Before Kirk, there was Craig (Craig v South Australia (1995) 184 CLR 163; [1995] HCA 58). Decided just over 25 years ago, Craig ensured that, in Australian law, “jurisdictional error” remained conceptually discrete from other errors of law: at 177–180. This was by way of contrast with the position in England where, in Anisminic Ltd v Foreign Compensation Commission [1968] UKHL 6; [1969] 2 AC 147, there had been an elision of jurisdictional error and error of law: see also O’Reilly v Mackman [1983] UKHL 1; [1983] 2 AC 237 at 278; R v Hull University Visitor, Ex parte Page [1992] UKHL 12; [1993] AC 682 at 701–702.

Whilst jurisdictional error may be described as an error of law, not every error of law will be “jurisdictional” or amount to jurisdictional error. This is not a matter of semantics. It is of cardinal importance. An error of law made within jurisdiction is not a jurisdictional error: Gibson v Director of Public Prosecutions (NSW) (No 2) [2021] NSWCA 218 at [31]–[33], [48]–[53], [64] (Gibson) citing Public Service Association and Professional Officers' Association Amalgamated Union of New South Wales v New South Wales (2014) 242 IR 338; [2014] NSWCA 116; Shade Systems Pty Ltd v Probuild Constructions (Aust) Pty Ltd (No 2) (2016) 95 NSWLR 157; [2016] NSWCA 379.

#### What to do:
1. In the passage on jurisdictional error, which English case is said to have elided jurisdictional error and error of law?
2. Transcribe the passage on jurisdictional error word for word, from "Before Kirk, there" to "682 at 701–702.".

#### Extracted information:

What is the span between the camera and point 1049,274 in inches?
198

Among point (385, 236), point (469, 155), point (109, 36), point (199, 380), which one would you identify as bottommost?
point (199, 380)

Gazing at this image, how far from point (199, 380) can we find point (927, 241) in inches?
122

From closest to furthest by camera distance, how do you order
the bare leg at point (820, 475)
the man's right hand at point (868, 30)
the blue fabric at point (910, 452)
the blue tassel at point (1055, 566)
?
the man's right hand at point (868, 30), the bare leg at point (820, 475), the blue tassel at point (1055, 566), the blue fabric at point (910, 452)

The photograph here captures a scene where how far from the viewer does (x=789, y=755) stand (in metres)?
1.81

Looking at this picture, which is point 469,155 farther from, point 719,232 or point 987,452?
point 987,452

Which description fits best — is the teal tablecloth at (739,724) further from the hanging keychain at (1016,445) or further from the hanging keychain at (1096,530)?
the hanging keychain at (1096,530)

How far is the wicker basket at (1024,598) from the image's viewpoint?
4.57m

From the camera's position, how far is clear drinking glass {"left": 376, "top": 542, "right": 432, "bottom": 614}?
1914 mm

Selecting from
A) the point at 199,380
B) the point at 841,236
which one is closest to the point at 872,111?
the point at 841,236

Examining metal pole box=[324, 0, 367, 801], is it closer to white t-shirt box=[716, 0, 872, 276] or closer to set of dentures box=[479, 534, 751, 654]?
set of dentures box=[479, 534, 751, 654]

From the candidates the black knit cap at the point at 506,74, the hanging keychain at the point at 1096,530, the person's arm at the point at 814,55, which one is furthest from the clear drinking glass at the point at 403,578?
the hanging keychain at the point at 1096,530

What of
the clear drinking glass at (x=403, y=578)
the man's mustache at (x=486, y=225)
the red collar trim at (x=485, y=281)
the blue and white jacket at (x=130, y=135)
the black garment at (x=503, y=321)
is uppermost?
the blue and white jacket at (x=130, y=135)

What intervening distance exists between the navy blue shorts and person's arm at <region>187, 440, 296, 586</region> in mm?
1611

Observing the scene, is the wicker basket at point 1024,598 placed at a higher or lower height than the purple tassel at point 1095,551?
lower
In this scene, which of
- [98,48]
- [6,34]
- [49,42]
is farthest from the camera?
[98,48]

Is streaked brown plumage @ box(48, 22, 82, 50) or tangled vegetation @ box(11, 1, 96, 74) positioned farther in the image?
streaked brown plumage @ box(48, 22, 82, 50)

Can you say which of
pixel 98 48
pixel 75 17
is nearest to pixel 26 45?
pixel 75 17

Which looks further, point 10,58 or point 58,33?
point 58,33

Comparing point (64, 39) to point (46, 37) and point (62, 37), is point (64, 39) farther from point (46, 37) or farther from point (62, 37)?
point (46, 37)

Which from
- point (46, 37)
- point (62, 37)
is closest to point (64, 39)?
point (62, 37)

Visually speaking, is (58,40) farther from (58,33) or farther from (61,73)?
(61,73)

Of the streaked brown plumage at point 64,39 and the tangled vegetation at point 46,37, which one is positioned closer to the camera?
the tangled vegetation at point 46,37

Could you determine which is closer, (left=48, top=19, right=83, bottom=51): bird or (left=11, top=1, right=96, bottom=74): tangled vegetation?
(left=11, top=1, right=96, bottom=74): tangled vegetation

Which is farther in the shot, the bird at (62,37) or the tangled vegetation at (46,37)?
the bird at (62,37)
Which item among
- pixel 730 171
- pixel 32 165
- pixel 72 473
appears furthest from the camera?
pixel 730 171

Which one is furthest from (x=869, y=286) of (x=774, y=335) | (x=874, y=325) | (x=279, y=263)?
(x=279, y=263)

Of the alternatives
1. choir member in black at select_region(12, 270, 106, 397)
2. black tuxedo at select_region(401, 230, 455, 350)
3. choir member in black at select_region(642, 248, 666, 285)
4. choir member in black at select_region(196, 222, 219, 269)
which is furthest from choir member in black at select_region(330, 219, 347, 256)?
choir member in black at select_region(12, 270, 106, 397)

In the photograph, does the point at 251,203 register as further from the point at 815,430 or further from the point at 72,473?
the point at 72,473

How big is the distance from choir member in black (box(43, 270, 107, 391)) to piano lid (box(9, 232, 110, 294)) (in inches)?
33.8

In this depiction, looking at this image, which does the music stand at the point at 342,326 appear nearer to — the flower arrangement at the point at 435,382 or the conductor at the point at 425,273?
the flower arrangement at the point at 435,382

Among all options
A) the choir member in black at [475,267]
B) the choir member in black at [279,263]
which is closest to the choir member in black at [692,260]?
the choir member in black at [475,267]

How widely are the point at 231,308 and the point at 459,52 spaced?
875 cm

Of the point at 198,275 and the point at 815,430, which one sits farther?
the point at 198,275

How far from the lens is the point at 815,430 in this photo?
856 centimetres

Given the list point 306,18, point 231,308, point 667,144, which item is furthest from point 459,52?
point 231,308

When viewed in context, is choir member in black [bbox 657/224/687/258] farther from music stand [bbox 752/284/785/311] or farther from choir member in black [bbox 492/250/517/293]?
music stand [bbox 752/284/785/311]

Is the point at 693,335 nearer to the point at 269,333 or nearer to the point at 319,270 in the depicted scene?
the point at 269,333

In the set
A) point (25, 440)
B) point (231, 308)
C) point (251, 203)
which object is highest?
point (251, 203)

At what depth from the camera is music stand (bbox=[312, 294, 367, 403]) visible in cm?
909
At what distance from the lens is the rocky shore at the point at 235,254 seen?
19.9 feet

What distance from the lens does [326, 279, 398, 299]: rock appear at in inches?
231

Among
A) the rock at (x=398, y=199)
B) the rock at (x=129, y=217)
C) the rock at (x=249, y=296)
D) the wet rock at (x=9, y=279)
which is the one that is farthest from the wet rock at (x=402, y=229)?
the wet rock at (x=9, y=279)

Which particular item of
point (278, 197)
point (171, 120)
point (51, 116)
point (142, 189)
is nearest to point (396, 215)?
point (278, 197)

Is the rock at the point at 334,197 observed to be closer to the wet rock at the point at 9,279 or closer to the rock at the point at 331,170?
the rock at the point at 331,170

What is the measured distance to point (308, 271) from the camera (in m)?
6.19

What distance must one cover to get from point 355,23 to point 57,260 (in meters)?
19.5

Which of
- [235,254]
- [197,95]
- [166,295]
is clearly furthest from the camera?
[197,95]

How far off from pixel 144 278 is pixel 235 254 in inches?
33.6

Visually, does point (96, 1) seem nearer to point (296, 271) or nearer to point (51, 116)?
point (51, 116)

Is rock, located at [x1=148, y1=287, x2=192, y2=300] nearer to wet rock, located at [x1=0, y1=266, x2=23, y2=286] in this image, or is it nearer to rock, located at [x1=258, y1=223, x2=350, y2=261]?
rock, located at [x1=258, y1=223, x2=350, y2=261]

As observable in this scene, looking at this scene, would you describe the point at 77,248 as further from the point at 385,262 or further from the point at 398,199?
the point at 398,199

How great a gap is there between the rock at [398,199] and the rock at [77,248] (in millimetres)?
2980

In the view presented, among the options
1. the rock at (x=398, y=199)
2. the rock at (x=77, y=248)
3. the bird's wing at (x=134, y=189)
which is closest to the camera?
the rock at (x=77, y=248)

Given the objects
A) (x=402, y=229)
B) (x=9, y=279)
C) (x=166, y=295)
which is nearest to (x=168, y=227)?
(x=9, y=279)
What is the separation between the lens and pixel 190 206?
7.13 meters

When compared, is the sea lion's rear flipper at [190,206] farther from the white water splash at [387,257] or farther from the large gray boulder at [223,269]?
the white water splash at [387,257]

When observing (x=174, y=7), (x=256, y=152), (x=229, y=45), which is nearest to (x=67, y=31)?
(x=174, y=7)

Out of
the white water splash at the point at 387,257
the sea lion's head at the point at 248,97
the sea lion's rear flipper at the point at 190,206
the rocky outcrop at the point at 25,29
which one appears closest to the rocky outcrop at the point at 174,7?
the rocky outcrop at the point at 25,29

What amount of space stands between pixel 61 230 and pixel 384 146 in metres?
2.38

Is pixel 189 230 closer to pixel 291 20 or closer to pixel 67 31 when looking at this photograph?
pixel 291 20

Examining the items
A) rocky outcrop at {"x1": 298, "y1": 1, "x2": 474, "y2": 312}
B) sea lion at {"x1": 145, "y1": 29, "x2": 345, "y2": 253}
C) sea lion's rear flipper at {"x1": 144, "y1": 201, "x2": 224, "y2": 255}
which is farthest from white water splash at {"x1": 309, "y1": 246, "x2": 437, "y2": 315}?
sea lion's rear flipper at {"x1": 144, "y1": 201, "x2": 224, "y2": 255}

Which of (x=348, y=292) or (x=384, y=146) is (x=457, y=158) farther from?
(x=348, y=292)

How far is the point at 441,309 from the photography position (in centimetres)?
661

#### Exercise answers:
1. Anisminic Ltd v Foreign Compensation Commission.

2.
Before Kirk, there was Craig (Craig v South Australia (1995) 184 CLR 163; [1995] HCA 58). Decided just over 25 years ago, Craig ensured that, in Australian law, “jurisdictional error” remained conceptually discrete from other errors of law: at 177–180. This was by way of contrast with the position in England where, in Anisminic Ltd v Foreign Compensation Commission [1968] UKHL 6; [1969] 2 AC 147, there had been an elision of jurisdictional error and error of law: see also O’Reilly v Mackman [1983] UKHL 1; [1983] 2 AC 237 at 278; R v Hull University Visitor, Ex parte Page [1992] UKHL 12; [1993] AC 682 at 701–702.